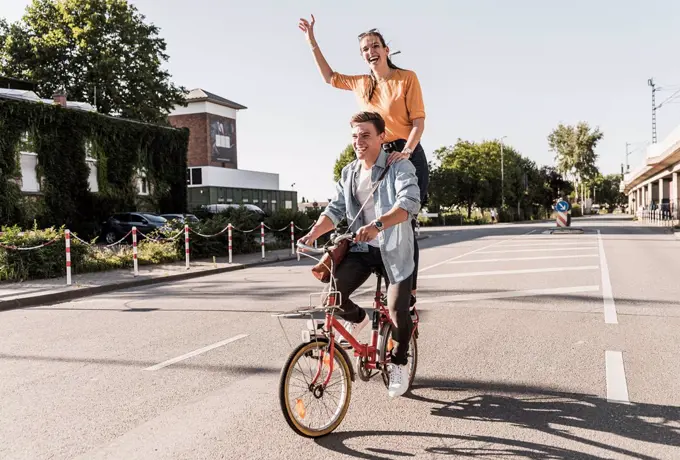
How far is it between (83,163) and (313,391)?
1120 inches

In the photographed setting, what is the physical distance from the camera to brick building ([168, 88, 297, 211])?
177 ft

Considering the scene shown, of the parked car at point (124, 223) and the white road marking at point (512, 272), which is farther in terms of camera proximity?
the parked car at point (124, 223)

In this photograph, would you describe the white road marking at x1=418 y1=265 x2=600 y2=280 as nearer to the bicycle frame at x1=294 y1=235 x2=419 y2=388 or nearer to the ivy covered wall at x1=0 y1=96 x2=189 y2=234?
the bicycle frame at x1=294 y1=235 x2=419 y2=388

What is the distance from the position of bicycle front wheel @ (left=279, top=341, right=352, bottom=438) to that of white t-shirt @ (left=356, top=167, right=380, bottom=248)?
30.0 inches

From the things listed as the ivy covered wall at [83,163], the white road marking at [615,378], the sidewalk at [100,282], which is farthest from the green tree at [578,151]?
the white road marking at [615,378]

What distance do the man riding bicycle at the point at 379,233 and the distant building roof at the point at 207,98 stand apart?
59852 mm

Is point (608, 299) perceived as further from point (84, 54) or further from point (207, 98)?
point (207, 98)

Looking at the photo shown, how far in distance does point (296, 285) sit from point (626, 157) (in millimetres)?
105533

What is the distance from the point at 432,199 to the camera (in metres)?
63.4

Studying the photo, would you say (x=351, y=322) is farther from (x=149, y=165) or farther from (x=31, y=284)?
(x=149, y=165)

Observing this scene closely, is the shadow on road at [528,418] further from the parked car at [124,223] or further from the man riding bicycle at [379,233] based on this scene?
the parked car at [124,223]

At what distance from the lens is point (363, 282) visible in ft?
11.8

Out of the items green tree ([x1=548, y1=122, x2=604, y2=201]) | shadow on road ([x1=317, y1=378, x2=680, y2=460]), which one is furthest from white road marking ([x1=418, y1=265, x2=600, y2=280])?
green tree ([x1=548, y1=122, x2=604, y2=201])

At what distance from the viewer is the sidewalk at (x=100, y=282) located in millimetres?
9797
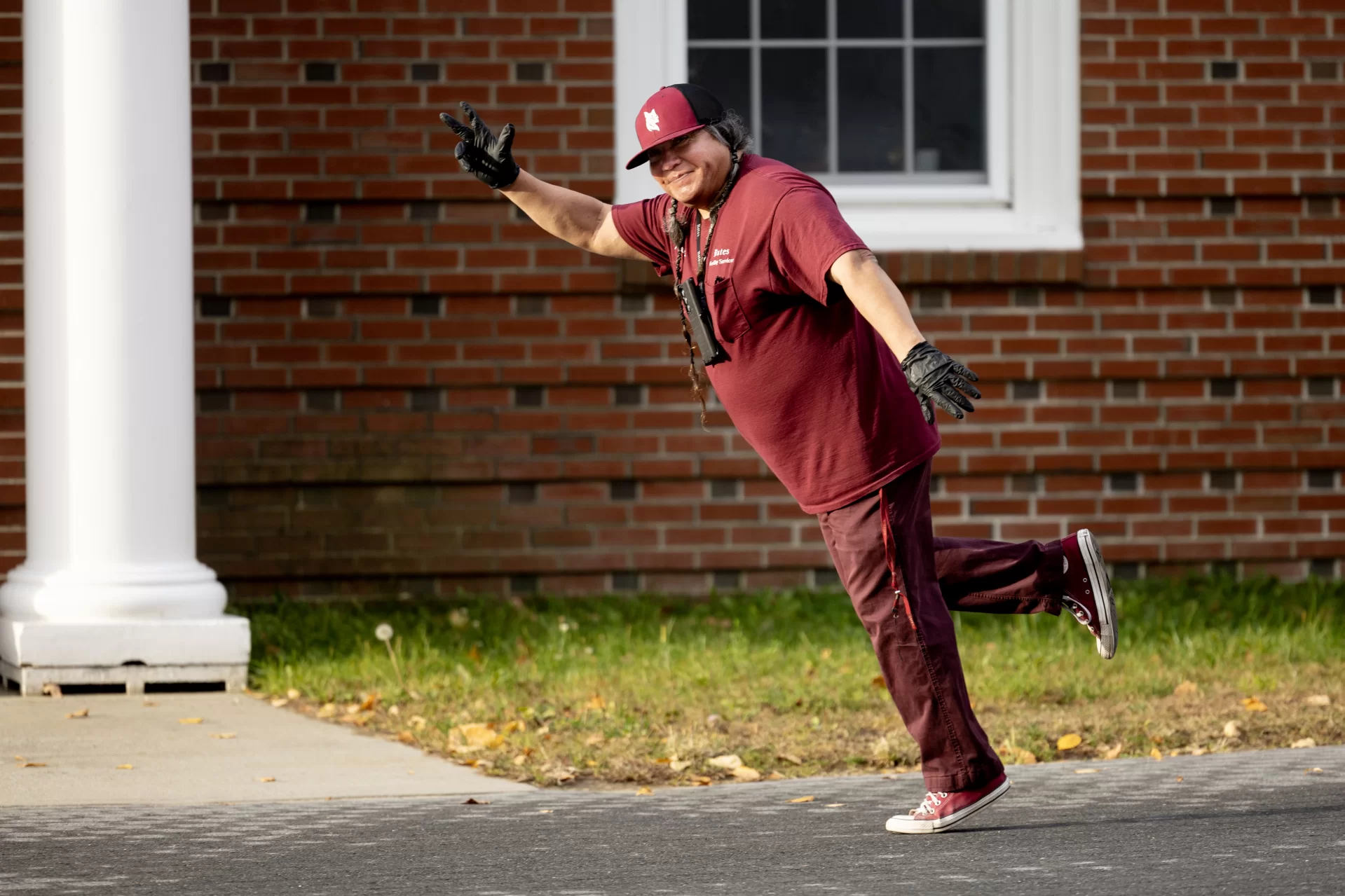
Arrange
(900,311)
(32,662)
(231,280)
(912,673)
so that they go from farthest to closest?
(231,280)
(32,662)
(912,673)
(900,311)

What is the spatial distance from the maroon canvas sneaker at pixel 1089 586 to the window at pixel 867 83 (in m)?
3.61

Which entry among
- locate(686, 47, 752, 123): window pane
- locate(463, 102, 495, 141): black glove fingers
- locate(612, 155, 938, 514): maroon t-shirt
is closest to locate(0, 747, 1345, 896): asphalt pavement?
locate(612, 155, 938, 514): maroon t-shirt

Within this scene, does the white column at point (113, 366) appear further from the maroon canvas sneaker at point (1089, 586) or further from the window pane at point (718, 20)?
the maroon canvas sneaker at point (1089, 586)

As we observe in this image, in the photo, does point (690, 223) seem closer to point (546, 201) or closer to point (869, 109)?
point (546, 201)

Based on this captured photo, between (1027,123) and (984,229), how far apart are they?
50 cm

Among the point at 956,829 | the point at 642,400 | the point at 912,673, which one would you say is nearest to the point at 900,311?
the point at 912,673

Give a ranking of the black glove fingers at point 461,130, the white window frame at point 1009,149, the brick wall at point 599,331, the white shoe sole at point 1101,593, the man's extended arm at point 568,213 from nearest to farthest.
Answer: the white shoe sole at point 1101,593
the black glove fingers at point 461,130
the man's extended arm at point 568,213
the brick wall at point 599,331
the white window frame at point 1009,149

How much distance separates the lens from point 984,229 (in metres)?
7.41

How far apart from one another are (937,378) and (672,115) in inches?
37.0

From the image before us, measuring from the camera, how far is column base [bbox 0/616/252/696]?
5.76 m

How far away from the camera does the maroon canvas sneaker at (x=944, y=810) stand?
3.88 m

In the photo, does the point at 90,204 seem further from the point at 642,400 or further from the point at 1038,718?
the point at 1038,718

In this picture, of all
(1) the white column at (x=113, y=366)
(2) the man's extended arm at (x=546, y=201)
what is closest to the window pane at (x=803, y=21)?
(1) the white column at (x=113, y=366)

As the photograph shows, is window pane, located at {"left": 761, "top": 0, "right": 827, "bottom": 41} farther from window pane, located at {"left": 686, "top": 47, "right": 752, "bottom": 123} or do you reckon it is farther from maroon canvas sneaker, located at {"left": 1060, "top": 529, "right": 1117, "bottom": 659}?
maroon canvas sneaker, located at {"left": 1060, "top": 529, "right": 1117, "bottom": 659}
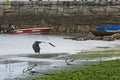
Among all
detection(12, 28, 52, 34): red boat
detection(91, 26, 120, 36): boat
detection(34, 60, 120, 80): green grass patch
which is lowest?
detection(12, 28, 52, 34): red boat

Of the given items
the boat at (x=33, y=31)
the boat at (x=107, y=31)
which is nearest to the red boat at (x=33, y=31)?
the boat at (x=33, y=31)

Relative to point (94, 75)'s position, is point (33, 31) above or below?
below

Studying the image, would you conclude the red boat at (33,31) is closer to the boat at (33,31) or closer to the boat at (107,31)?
the boat at (33,31)

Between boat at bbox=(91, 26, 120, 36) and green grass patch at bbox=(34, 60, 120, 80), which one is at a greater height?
green grass patch at bbox=(34, 60, 120, 80)

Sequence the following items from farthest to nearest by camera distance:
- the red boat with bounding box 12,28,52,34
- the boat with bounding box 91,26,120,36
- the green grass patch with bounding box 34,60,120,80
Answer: the red boat with bounding box 12,28,52,34
the boat with bounding box 91,26,120,36
the green grass patch with bounding box 34,60,120,80

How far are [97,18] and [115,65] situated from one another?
119 feet

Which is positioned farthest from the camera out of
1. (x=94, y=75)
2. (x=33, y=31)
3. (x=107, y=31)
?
(x=33, y=31)

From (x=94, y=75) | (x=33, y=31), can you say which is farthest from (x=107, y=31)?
(x=94, y=75)

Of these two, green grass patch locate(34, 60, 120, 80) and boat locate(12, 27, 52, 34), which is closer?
green grass patch locate(34, 60, 120, 80)

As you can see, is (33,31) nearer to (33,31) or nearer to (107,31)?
(33,31)

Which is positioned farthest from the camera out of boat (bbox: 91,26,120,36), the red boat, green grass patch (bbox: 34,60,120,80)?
the red boat

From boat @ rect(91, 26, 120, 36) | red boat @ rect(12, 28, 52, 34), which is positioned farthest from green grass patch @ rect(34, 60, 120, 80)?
red boat @ rect(12, 28, 52, 34)

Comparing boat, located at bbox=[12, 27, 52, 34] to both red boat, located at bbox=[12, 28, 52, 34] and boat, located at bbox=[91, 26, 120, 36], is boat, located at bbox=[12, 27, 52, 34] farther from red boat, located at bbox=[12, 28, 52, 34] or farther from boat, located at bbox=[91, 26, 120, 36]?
boat, located at bbox=[91, 26, 120, 36]

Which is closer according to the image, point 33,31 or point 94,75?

********************

__Instruções da tarefa__: Pode apresentar todos os itens acima como uma lista numerada, omitindo as linhas em branco e deixando as imagens de fora da resposta?

__Solução da tarefa__:
1. How far is it between (83,163) and (313,391)?
2. 1120 inches
3. In the photographed setting, what is the physical distance from the camera to brick building ([168, 88, 297, 211])?
4. 177 ft
5. Considering the scene shown, of the parked car at point (124, 223) and the white road marking at point (512, 272), which is farther in terms of camera proximity?
6. the parked car at point (124, 223)
7. In this photograph, would you describe the white road marking at x1=418 y1=265 x2=600 y2=280 as nearer to the bicycle frame at x1=294 y1=235 x2=419 y2=388 or nearer to the ivy covered wall at x1=0 y1=96 x2=189 y2=234?
8. the bicycle frame at x1=294 y1=235 x2=419 y2=388
9. What is the distance from the position of bicycle front wheel @ (left=279, top=341, right=352, bottom=438) to that of white t-shirt @ (left=356, top=167, right=380, bottom=248)?
10. 30.0 inches
11. From the things listed as the ivy covered wall at [83,163], the white road marking at [615,378], the sidewalk at [100,282], which is farthest from the green tree at [578,151]?
12. the white road marking at [615,378]
13. What distance do the man riding bicycle at the point at 379,233 and the distant building roof at the point at 207,98 stand apart?
14. 59852 mm
15. Is point (608, 299) perceived as further from point (84, 54) or further from point (207, 98)?
16. point (207, 98)
17. Looking at the photo shown, how far in distance does point (296, 285) sit from point (626, 157) (in millimetres)?
18. 105533
19. What is the distance from the point at 432,199 to the camera (in metres)?
20. 63.4
21. Studying the photo, would you say (x=351, y=322) is farther from (x=149, y=165) or farther from (x=31, y=284)?
22. (x=149, y=165)
23. Observing this scene closely, is the shadow on road at [528,418] further from the parked car at [124,223] or further from the man riding bicycle at [379,233] based on this scene?
24. the parked car at [124,223]
25. At what distance from the lens is point (363, 282) visible in ft?
26. 11.8
27. Out of the items green tree ([x1=548, y1=122, x2=604, y2=201]) | shadow on road ([x1=317, y1=378, x2=680, y2=460]), which one is furthest from white road marking ([x1=418, y1=265, x2=600, y2=280])?
28. green tree ([x1=548, y1=122, x2=604, y2=201])
29. At what distance from the viewer is the sidewalk at (x=100, y=282) located in millimetres?
30. 9797
31. Arrange
32. (900,311)
33. (32,662)
34. (231,280)
35. (912,673)
36. so that they go from farthest to closest?
37. (231,280)
38. (32,662)
39. (912,673)
40. (900,311)
41. What is the spatial distance from the maroon canvas sneaker at pixel 1089 586 to the window at pixel 867 83 (in m)?
42. 3.61
43. Which entry among
44. - locate(686, 47, 752, 123): window pane
45. - locate(463, 102, 495, 141): black glove fingers
46. - locate(612, 155, 938, 514): maroon t-shirt
47. is closest to locate(0, 747, 1345, 896): asphalt pavement?
48. locate(612, 155, 938, 514): maroon t-shirt
49. Within this scene, does the white column at point (113, 366) appear further from the maroon canvas sneaker at point (1089, 586) or further from the window pane at point (718, 20)?
50. the maroon canvas sneaker at point (1089, 586)
51. As we observe in this image, in the photo, does point (690, 223) seem closer to point (546, 201) or closer to point (869, 109)?
52. point (546, 201)
53. Based on this captured photo, between (1027,123) and (984,229), how far apart are they?
54. 50 cm
55. Among the point at 956,829 | the point at 642,400 | the point at 912,673, which one would you say is nearest to the point at 900,311?
56. the point at 912,673
57. Give a ranking of the black glove fingers at point 461,130, the white window frame at point 1009,149, the brick wall at point 599,331, the white shoe sole at point 1101,593, the man's extended arm at point 568,213 from nearest to farthest.
58. Answer: the white shoe sole at point 1101,593
59. the black glove fingers at point 461,130
60. the man's extended arm at point 568,213
61. the brick wall at point 599,331
62. the white window frame at point 1009,149
63. How much distance separates the lens from point 984,229 (in metres)?
64. 7.41
65. How far apart from one another are (937,378) and (672,115) in inches?
66. 37.0
67. From the image before us, measuring from the camera, how far is column base [bbox 0/616/252/696]?
68. 5.76 m
69. How far away from the camera does the maroon canvas sneaker at (x=944, y=810) stand?
70. 3.88 m
71. In the photo, does the point at 90,204 seem further from the point at 642,400 or further from the point at 1038,718?
72. the point at 1038,718
73. In this picture, of all
74. (1) the white column at (x=113, y=366)
75. (2) the man's extended arm at (x=546, y=201)
76. what is closest to the window pane at (x=803, y=21)?
77. (1) the white column at (x=113, y=366)
78. As the photograph shows, is window pane, located at {"left": 761, "top": 0, "right": 827, "bottom": 41} farther from window pane, located at {"left": 686, "top": 47, "right": 752, "bottom": 123} or do you reckon it is farther from maroon canvas sneaker, located at {"left": 1060, "top": 529, "right": 1117, "bottom": 659}?
79. maroon canvas sneaker, located at {"left": 1060, "top": 529, "right": 1117, "bottom": 659}
80. Among all
81. detection(12, 28, 52, 34): red boat
82. detection(91, 26, 120, 36): boat
83. detection(34, 60, 120, 80): green grass patch
84. which is lowest?
85. detection(12, 28, 52, 34): red boat
86. Of the given items
87. the boat at (x=33, y=31)
88. the boat at (x=107, y=31)
89. which is nearest to the red boat at (x=33, y=31)?
90. the boat at (x=33, y=31)
91. Relative to point (94, 75)'s position, is point (33, 31) above or below?
92. below
93. Studying the image, would you conclude the red boat at (33,31) is closer to the boat at (33,31) or closer to the boat at (107,31)?
94. the boat at (33,31)
95. Between boat at bbox=(91, 26, 120, 36) and green grass patch at bbox=(34, 60, 120, 80), which one is at a greater height?
96. green grass patch at bbox=(34, 60, 120, 80)
97. Sequence the following items from farthest to nearest by camera distance:
98. - the red boat with bounding box 12,28,52,34
99. - the boat with bounding box 91,26,120,36
100. - the green grass patch with bounding box 34,60,120,80
101. Answer: the red boat with bounding box 12,28,52,34
102. the boat with bounding box 91,26,120,36
103. the green grass patch with bounding box 34,60,120,80
104. How far are [97,18] and [115,65] situated from one another?
105. 119 feet
106. Which is positioned farthest from the camera out of
107. 1. (x=94, y=75)
108. 2. (x=33, y=31)
109. 3. (x=107, y=31)
110. ?
111. (x=33, y=31)
112. From (x=94, y=75) | (x=33, y=31), can you say which is farthest from (x=107, y=31)?
113. (x=94, y=75)
114. Of these two, green grass patch locate(34, 60, 120, 80) and boat locate(12, 27, 52, 34), which is closer?
115. green grass patch locate(34, 60, 120, 80)
116. As you can see, is (33,31) nearer to (33,31) or nearer to (107,31)?
117. (33,31)
118. Which is positioned farthest from the camera out of boat (bbox: 91,26,120,36), the red boat, green grass patch (bbox: 34,60,120,80)?
119. the red boat
120. From boat @ rect(91, 26, 120, 36) | red boat @ rect(12, 28, 52, 34), which is positioned farthest from green grass patch @ rect(34, 60, 120, 80)?
121. red boat @ rect(12, 28, 52, 34)
122. Comparing boat, located at bbox=[12, 27, 52, 34] to both red boat, located at bbox=[12, 28, 52, 34] and boat, located at bbox=[91, 26, 120, 36], is boat, located at bbox=[12, 27, 52, 34] farther from red boat, located at bbox=[12, 28, 52, 34] or farther from boat, located at bbox=[91, 26, 120, 36]?
123. boat, located at bbox=[91, 26, 120, 36]
124. Which is closer according to the image, point 33,31 or point 94,75?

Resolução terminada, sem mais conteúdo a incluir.